▶ **What you should do**
Reproduce every one of the entries below verbatim, leaving the pictures out of your answer.

## Start

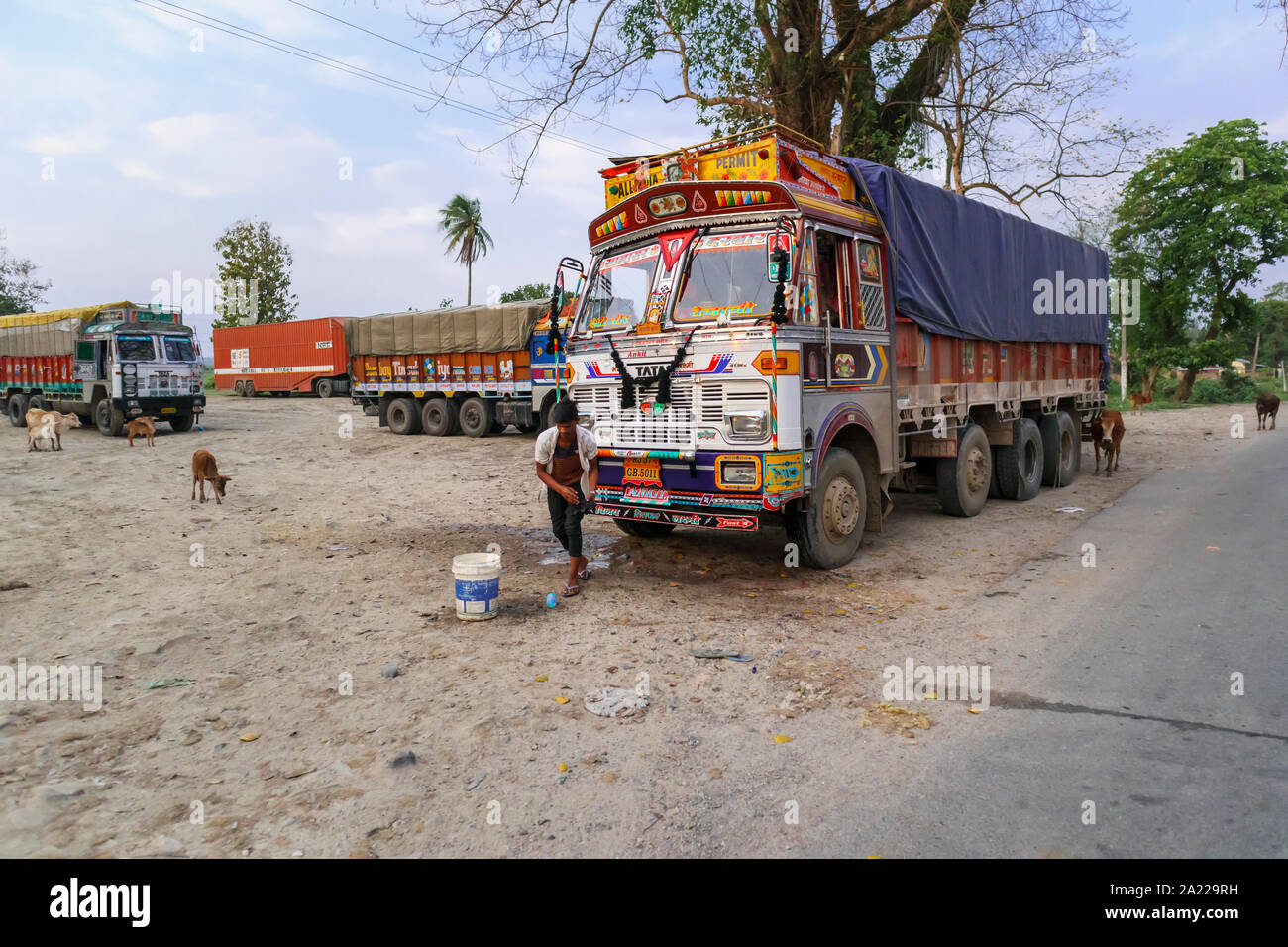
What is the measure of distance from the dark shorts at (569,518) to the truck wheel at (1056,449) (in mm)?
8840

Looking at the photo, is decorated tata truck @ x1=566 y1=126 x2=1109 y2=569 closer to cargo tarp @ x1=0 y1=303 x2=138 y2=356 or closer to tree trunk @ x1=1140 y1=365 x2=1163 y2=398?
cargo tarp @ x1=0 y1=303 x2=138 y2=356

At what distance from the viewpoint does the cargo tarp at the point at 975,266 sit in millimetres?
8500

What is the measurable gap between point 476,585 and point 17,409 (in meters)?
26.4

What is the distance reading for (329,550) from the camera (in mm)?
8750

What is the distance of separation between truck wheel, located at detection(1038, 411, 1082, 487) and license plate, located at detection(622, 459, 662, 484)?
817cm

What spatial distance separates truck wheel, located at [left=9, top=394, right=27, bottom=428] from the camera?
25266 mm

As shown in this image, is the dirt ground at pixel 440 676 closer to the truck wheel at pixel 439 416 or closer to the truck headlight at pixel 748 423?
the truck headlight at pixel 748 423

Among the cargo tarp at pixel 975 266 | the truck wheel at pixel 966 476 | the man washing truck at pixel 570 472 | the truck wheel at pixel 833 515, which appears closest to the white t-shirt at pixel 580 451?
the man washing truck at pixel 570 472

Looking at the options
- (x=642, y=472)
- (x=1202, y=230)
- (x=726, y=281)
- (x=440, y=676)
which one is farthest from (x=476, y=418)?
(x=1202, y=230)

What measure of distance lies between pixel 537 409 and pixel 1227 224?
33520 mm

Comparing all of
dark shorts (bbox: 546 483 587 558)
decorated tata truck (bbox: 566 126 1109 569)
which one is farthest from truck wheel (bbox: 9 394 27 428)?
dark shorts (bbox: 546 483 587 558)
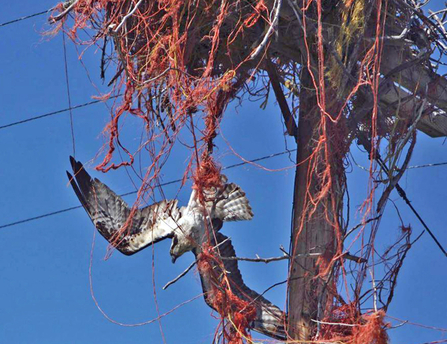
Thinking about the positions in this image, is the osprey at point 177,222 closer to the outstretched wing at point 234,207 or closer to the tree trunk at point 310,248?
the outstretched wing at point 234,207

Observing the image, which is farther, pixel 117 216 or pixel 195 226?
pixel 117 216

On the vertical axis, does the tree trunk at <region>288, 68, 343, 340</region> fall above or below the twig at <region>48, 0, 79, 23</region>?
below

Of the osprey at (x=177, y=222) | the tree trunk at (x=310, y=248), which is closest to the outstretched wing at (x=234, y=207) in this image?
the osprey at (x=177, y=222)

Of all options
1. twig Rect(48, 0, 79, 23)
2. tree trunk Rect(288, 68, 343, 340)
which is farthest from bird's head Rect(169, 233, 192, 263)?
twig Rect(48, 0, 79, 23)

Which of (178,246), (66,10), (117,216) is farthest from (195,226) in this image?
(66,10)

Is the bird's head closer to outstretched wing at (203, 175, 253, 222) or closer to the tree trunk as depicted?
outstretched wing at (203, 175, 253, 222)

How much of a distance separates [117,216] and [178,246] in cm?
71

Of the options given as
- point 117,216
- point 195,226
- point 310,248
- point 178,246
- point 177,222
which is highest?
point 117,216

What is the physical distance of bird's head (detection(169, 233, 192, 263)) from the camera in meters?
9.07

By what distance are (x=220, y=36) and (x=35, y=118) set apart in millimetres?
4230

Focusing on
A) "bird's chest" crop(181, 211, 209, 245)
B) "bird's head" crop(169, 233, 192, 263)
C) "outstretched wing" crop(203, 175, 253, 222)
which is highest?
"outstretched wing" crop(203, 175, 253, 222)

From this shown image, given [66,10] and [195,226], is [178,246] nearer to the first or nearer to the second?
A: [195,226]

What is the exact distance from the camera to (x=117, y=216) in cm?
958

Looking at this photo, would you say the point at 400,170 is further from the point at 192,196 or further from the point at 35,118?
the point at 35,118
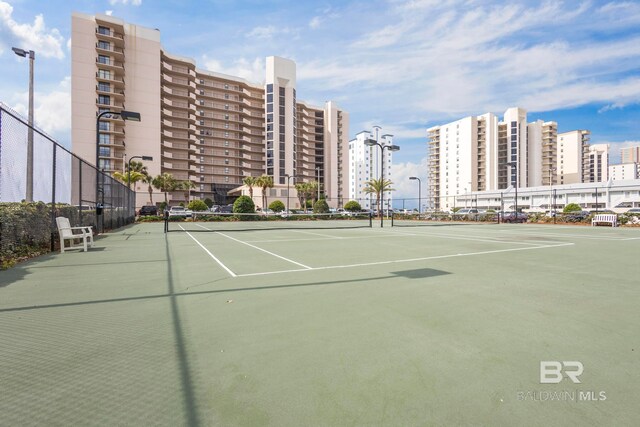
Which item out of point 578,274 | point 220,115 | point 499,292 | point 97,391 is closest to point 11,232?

## End

▶ **Response**
What is the measure of distance from the dark shorts at (569,518) to the truck wheel at (1056,449) (in mm)?
8840

Looking at the photo, is decorated tata truck @ x1=566 y1=126 x2=1109 y2=569 closer to cargo tarp @ x1=0 y1=303 x2=138 y2=356 or closer to tree trunk @ x1=1140 y1=365 x2=1163 y2=398?
cargo tarp @ x1=0 y1=303 x2=138 y2=356

At what distance from the viewpoint does the cargo tarp at the point at 975,266 sit in millimetres?
8500

What is the measurable gap between point 476,585 and point 17,409 (in meters)?
26.4

What is the distance reading for (329,550) from the camera (in mm)?
8750

What is the distance of separation between truck wheel, located at detection(1038, 411, 1082, 487) and license plate, located at detection(622, 459, 662, 484)?
817cm

What spatial distance separates truck wheel, located at [left=9, top=394, right=27, bottom=428] from the camera?
25266 mm

As shown in this image, is the dirt ground at pixel 440 676 closer to the truck wheel at pixel 439 416 or closer to the truck headlight at pixel 748 423?
the truck headlight at pixel 748 423

Among the cargo tarp at pixel 975 266 | the truck wheel at pixel 966 476 | the man washing truck at pixel 570 472 | the truck wheel at pixel 833 515, which appears closest to the white t-shirt at pixel 580 451?
the man washing truck at pixel 570 472

Looking at the options
- (x=642, y=472)
- (x=1202, y=230)
- (x=726, y=281)
- (x=440, y=676)
which one is farthest from (x=476, y=418)?
(x=1202, y=230)

What measure of distance lies between pixel 537 409 and pixel 1227 224?
33520 mm

Comparing all of
dark shorts (bbox: 546 483 587 558)
decorated tata truck (bbox: 566 126 1109 569)
which one is farthest from truck wheel (bbox: 9 394 27 428)?
dark shorts (bbox: 546 483 587 558)
Thinking about the positions in this image, is the osprey at point 177,222 closer to the outstretched wing at point 234,207 or closer to the tree trunk at point 310,248?
the outstretched wing at point 234,207

Observing the image, which is farther, pixel 117 216 or pixel 195 226?
pixel 117 216

On the vertical axis, does the tree trunk at <region>288, 68, 343, 340</region> fall above or below the twig at <region>48, 0, 79, 23</region>?
below

Of the osprey at (x=177, y=222) | the tree trunk at (x=310, y=248), which is closest to the outstretched wing at (x=234, y=207) in this image?
the osprey at (x=177, y=222)

Of all options
1. twig Rect(48, 0, 79, 23)
2. tree trunk Rect(288, 68, 343, 340)
which is farthest from bird's head Rect(169, 233, 192, 263)?
twig Rect(48, 0, 79, 23)

Which of (178,246), (66,10), (117,216) is farthest from (195,226) in this image?
(66,10)

Is the bird's head closer to outstretched wing at (203, 175, 253, 222) or closer to the tree trunk as depicted?
outstretched wing at (203, 175, 253, 222)

How much of a distance separates [117,216] and [178,246] in cm?
71

Of the options given as
- point 117,216
- point 195,226
- point 310,248
- point 178,246
- point 177,222
which is highest?
point 117,216

What is the physical distance of bird's head (detection(169, 233, 192, 263)) from the camera in meters?
9.07

By what distance are (x=220, y=36) and (x=35, y=118) set apart in millimetres?
4230

Focusing on
A) "bird's chest" crop(181, 211, 209, 245)
B) "bird's head" crop(169, 233, 192, 263)
C) "outstretched wing" crop(203, 175, 253, 222)
which is highest?
"outstretched wing" crop(203, 175, 253, 222)

From this shown image, given [66,10] and [195,226], is [178,246] nearer to the first or nearer to the second?
A: [195,226]

What is the exact distance from the camera to (x=117, y=216) in cm?
958

Looking at this photo, would you say the point at 400,170 is further from the point at 192,196 or further from the point at 35,118?
the point at 35,118
Which item out of point 578,274 | point 220,115 | point 499,292 | point 97,391 is closest to point 11,232?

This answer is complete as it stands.